Reproduce, word for word, the part of the commentary on the Council of Jerusalem that opens with the words containing "In this Chapter" and closes with "of the Apostles.".

> [TEXT FOR ANALYSIS]
# # # # #

In this Chapter we have an account of the mission of Paul and Barnabas to Jerusalem to consult the Apostles about grave questions mooted relative to the necessity of Jewish Ceremonies (1–3). The Council of Jerusalem—the discussion therein (6–21). Their decree on the subject in question (23–28) forwarded by St. Paul and Barnabas, Judas and Silas (v. 29). The arrival of the Delegates at Antioch, with the Council’s Decree (31–34). A dispute between Paul and Barnabas, as to their taking with them John Mark in their visitation of the cities wherein they had already preached. This ended in their separation each going in a different direction, Barnabas and John Mark proceeding to Cyprus, Paul and Silas to Syria and Cililcia, promulgating the Decrees of the Apostles.


1. “And some coming down,” &c. While Paul and Barnabas were at Antioch some Jews converted to Christianity, as is clear from their consenting or wishing to have the matter in dispute referred to the Apostles (v. 2). “Coming down.” Judæa was in a higher position than the maritime districts. “Taught the brethren.” Went about teaching on their own private authority, the necessity, on the part of the converts from heathenism, of submitting to the rite of circumcision—the chief distinguishing profession of Judaism—in order to be saved. This was grand subject of discussion among the early Christians as is clear from the Epistles of St. Paul, especially that to the Galatians.

# # # # #

> [Dataset entries]
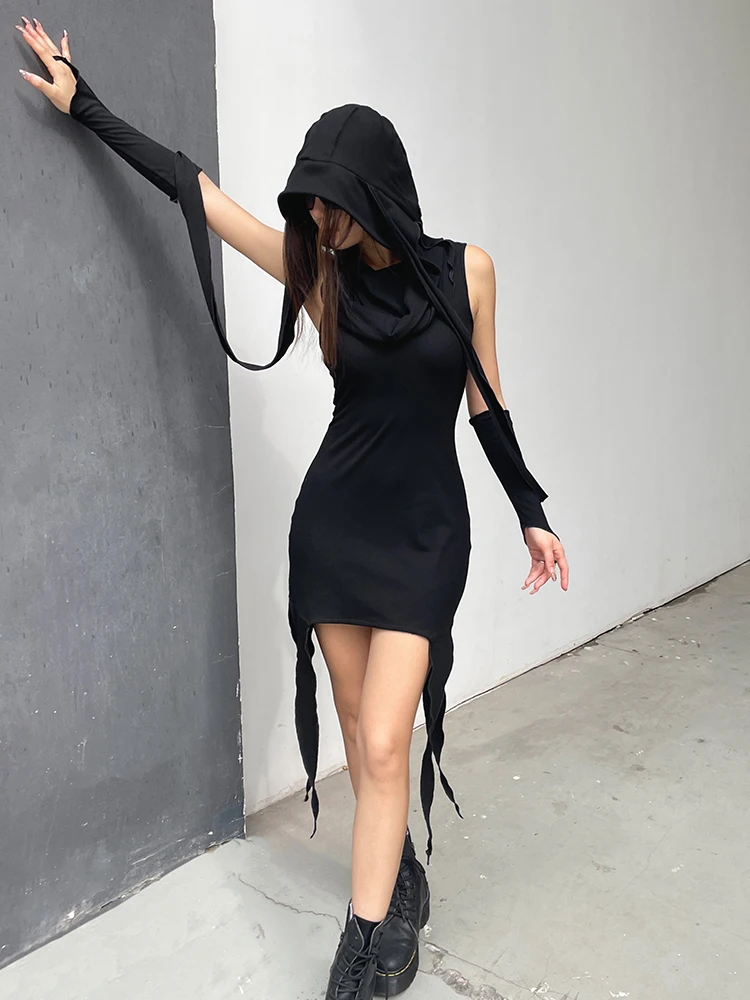 Weekeep Grunge y2k Hooded Mini Dress Solid Backless Hollow Out Skinny Mini Dresses for Women Vintage Sexy Knitwears Harajuku 90s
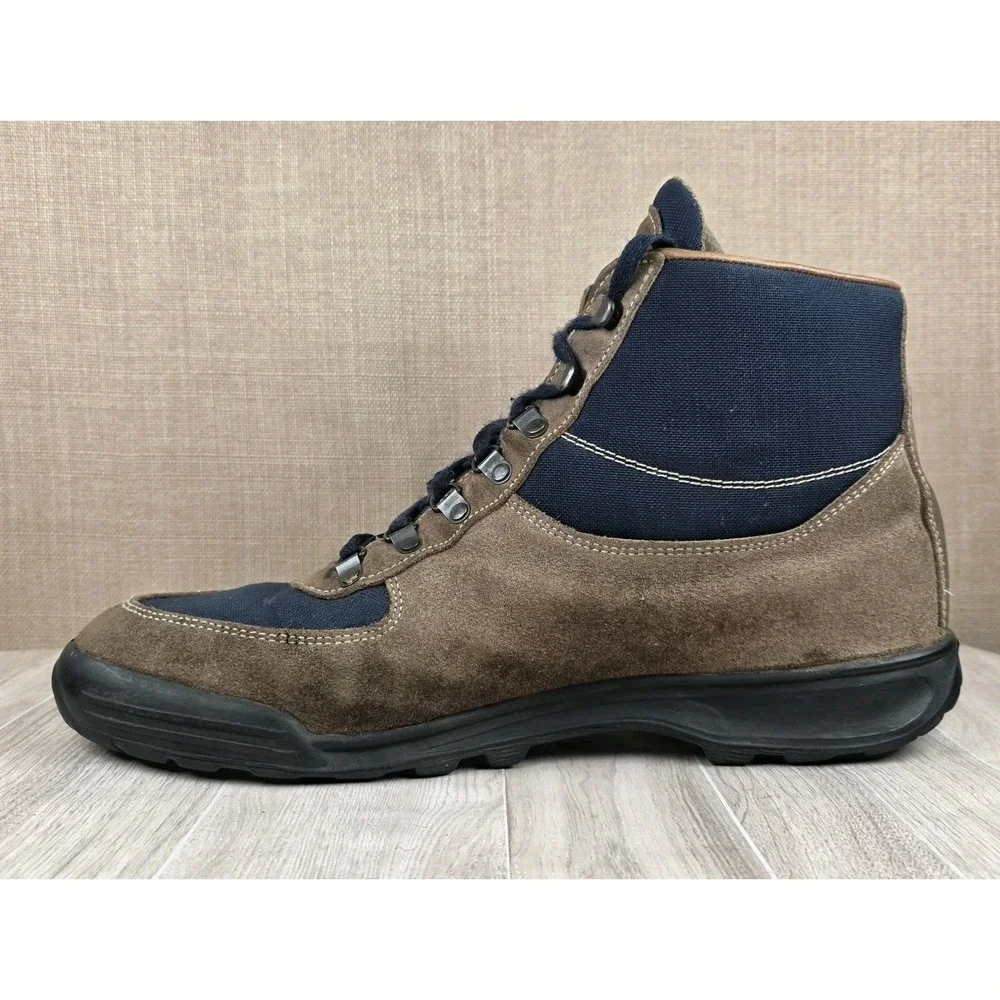 Vintage Vasque Skywalk Gore-Tex Hiking Boots Mens 13M Italy Cow Suede Canvas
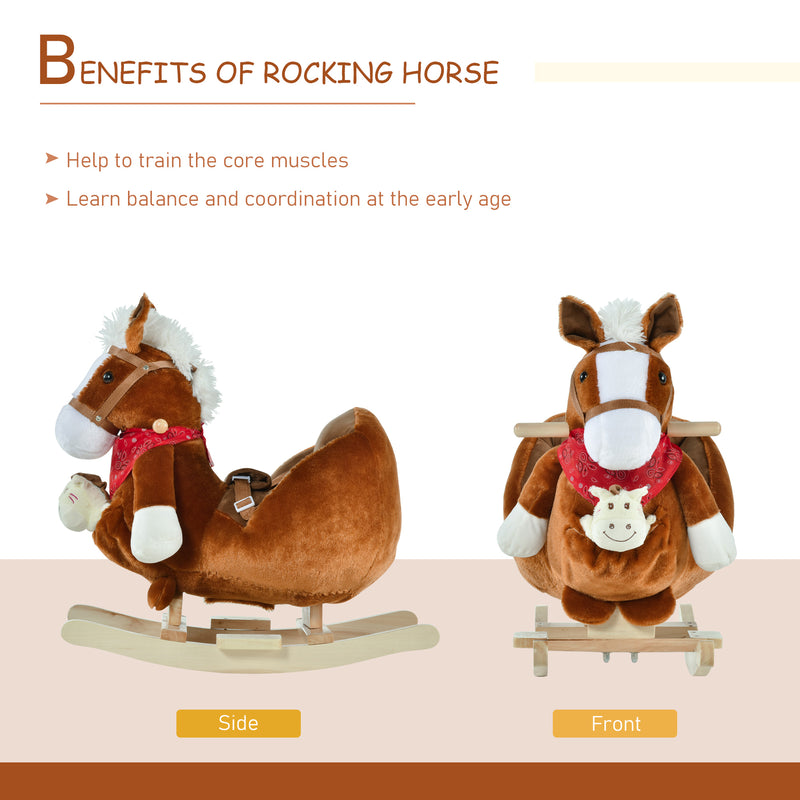 Kids Ride-On Rocking Horse Toy with Lullaby Music and Hand Puppets Set Magic Cars 3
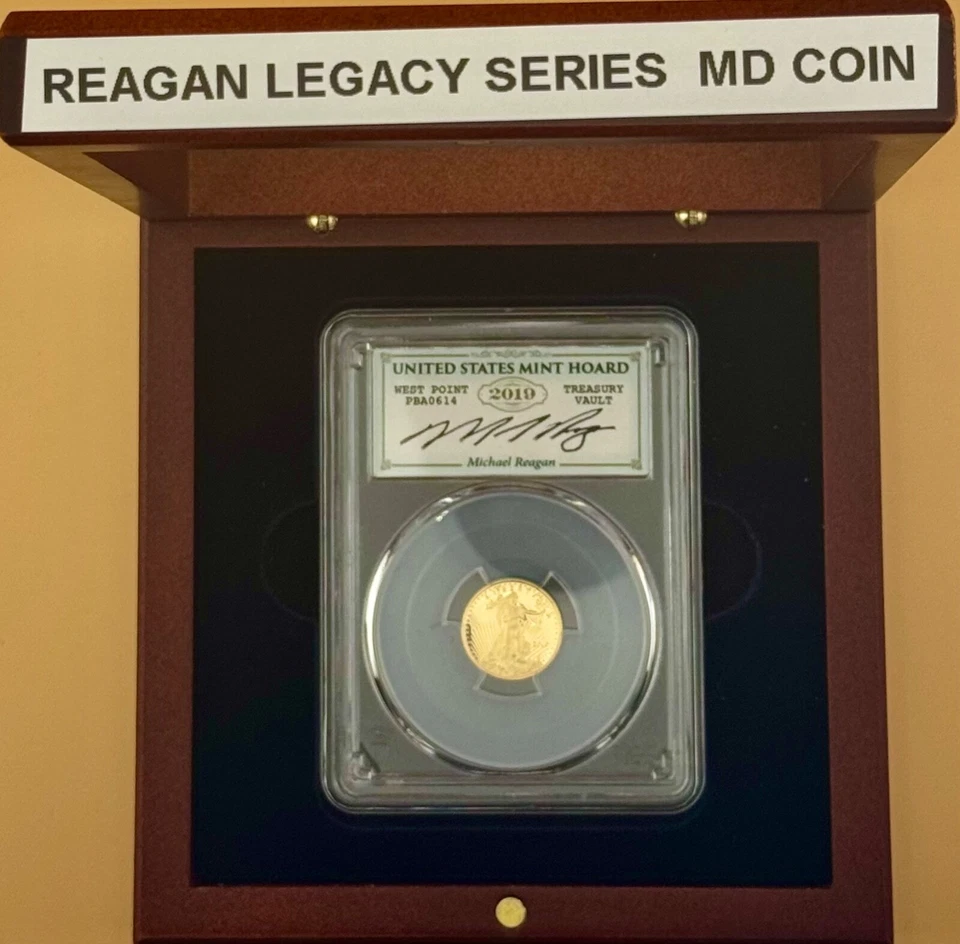 2019-W (2021) $5 Gold Eagle PCGS PR70 WP Hoad Reagan Legacy Series Foto 2 de 4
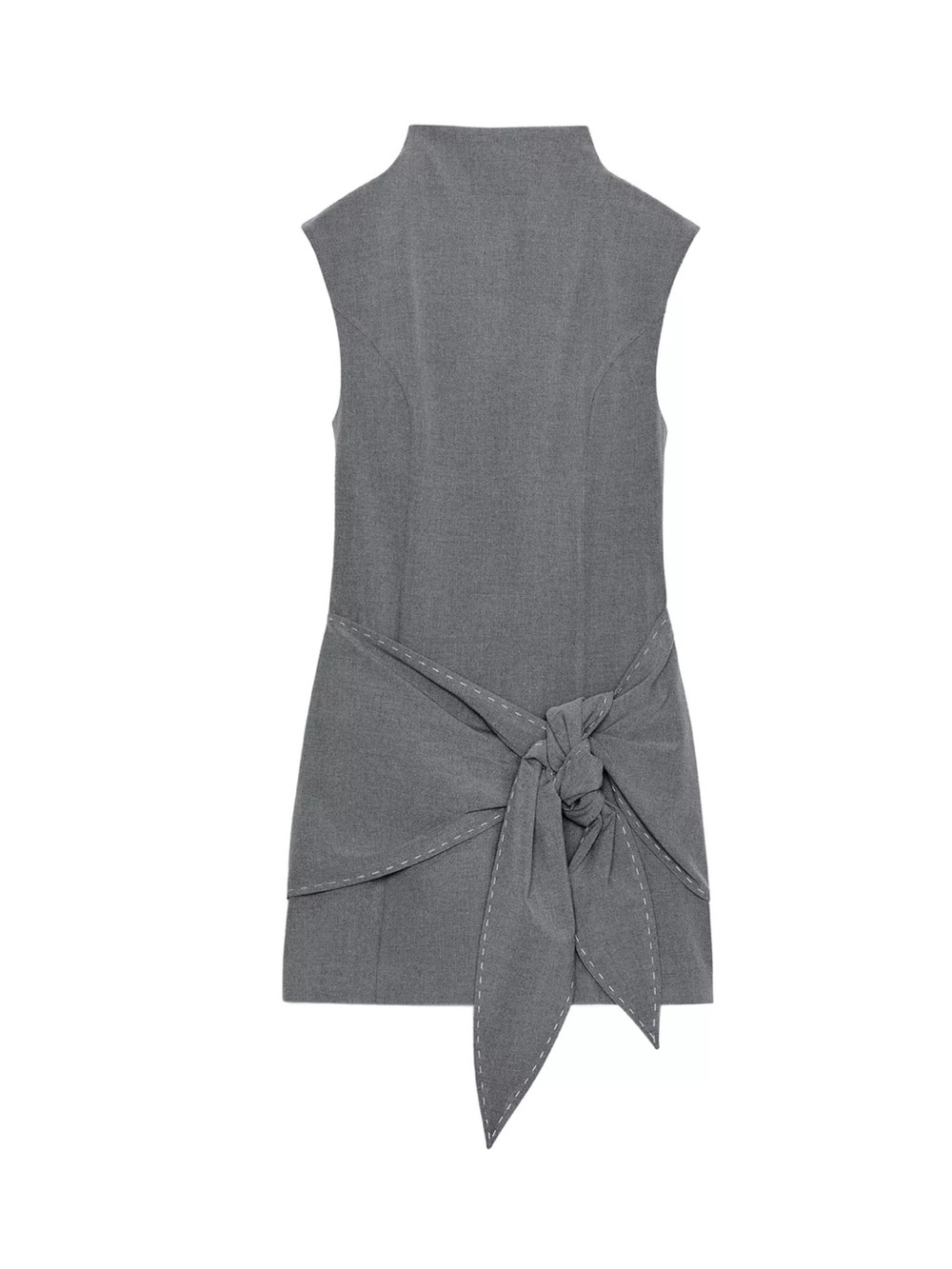 Zara Tied Topstitched Short Dress With Built in Shorts - Medium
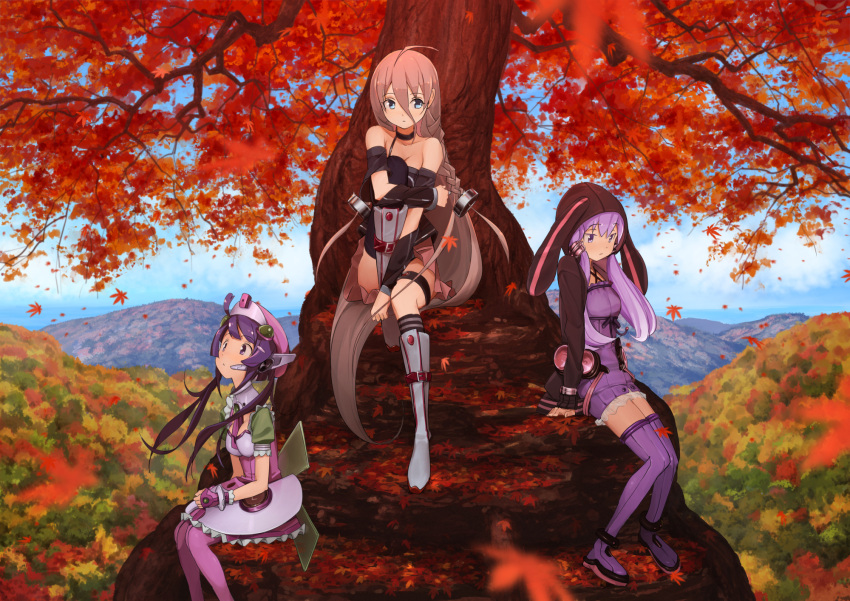 3girls :&lt; ahoge autumn autumn_leaves bare_shoulders belt blue_eyes boots braid breasts brown_hair choker cleavage detached_sleeves domo1220 dress fingerless_gloves frills gloves hair_ornament hat headset highres hooded_jacket ia_(vocaloid) kneehighs leaf leg_band leg_hug long_hair multiple_girls purple_hair purple_legwear single_kneehigh single_thighhigh sitting skirt thigh-highs tone_rion tree twintails very_long_hair violet_eyes vocaloid yuzuki_yukari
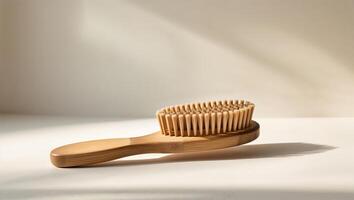 Bamboo hair brush rests on a light surface with soft shadows in the morning light photo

# # # # #

> [RESULT BELOW]
In this Chapter we have an account of the mission of Paul and Barnabas to Jerusalem to consult the Apostles about grave questions mooted relative to the necessity of Jewish Ceremonies (1–3). The Council of Jerusalem—the discussion therein (6–21). Their decree on the subject in question (23–28) forwarded by St. Paul and Barnabas, Judas and Silas (v. 29). The arrival of the Delegates at Antioch, with the Council’s Decree (31–34). A dispute between Paul and Barnabas, as to their taking with them John Mark in their visitation of the cities wherein they had already preached. This ended in their separation each going in a different direction, Barnabas and John Mark proceeding to Cyprus, Paul and Silas to Syria and Cililcia, promulgating the Decrees of the Apostles.